---- Exercise materials

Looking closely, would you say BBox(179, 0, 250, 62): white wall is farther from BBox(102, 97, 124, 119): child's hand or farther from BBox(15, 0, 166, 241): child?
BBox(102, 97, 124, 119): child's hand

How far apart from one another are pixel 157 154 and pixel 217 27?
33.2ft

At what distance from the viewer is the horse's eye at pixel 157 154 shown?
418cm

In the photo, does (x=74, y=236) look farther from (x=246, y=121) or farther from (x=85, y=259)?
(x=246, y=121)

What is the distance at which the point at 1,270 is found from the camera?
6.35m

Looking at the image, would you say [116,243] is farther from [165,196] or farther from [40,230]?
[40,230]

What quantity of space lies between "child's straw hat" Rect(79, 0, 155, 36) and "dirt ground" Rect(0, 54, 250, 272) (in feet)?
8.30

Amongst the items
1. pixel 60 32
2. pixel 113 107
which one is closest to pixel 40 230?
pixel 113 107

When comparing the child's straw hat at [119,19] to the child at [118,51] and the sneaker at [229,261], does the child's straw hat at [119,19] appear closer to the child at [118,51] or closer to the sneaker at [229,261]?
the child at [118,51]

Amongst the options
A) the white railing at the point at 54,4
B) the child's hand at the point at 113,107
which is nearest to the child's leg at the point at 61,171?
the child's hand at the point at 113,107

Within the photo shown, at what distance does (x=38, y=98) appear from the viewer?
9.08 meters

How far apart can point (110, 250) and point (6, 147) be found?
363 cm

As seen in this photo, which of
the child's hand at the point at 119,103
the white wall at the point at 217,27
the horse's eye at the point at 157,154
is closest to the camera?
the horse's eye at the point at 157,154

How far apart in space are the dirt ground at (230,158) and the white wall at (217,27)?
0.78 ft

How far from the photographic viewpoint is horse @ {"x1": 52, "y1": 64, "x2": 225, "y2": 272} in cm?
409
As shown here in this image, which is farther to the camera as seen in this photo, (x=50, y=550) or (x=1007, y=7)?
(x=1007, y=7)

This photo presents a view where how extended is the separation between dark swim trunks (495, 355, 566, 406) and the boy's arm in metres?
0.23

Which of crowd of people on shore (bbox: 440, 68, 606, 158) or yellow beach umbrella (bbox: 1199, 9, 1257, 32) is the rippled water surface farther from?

--------

What is asked
Format the rows from the line containing "As seen in this photo, which of" through the last line of the rows as a Markdown table with two columns, No. and Line. Give each line its own number and skip blank lines.

Complete answer
| No. | Line |
|---|---|
| 1 | As seen in this photo, which of |
| 2 | the child's hand at the point at 119,103 |
| 3 | the white wall at the point at 217,27 |
| 4 | the horse's eye at the point at 157,154 |
| 5 | is closest to the camera? |
| 6 | the horse's eye at the point at 157,154 |
| 7 | How far apart in space are the dirt ground at (230,158) and the white wall at (217,27)? |
| 8 | 0.78 ft |
| 9 | How far from the photographic viewpoint is horse @ {"x1": 52, "y1": 64, "x2": 225, "y2": 272} in cm? |
| 10 | 409 |
| 11 | As shown here in this image, which is farther to the camera as seen in this photo, (x=50, y=550) or (x=1007, y=7)? |
| 12 | (x=1007, y=7) |
| 13 | This photo presents a view where how extended is the separation between dark swim trunks (495, 355, 566, 406) and the boy's arm in metres? |
| 14 | 0.23 |
| 15 | Which of crowd of people on shore (bbox: 440, 68, 606, 158) or yellow beach umbrella (bbox: 1199, 9, 1257, 32) is the rippled water surface farther from? |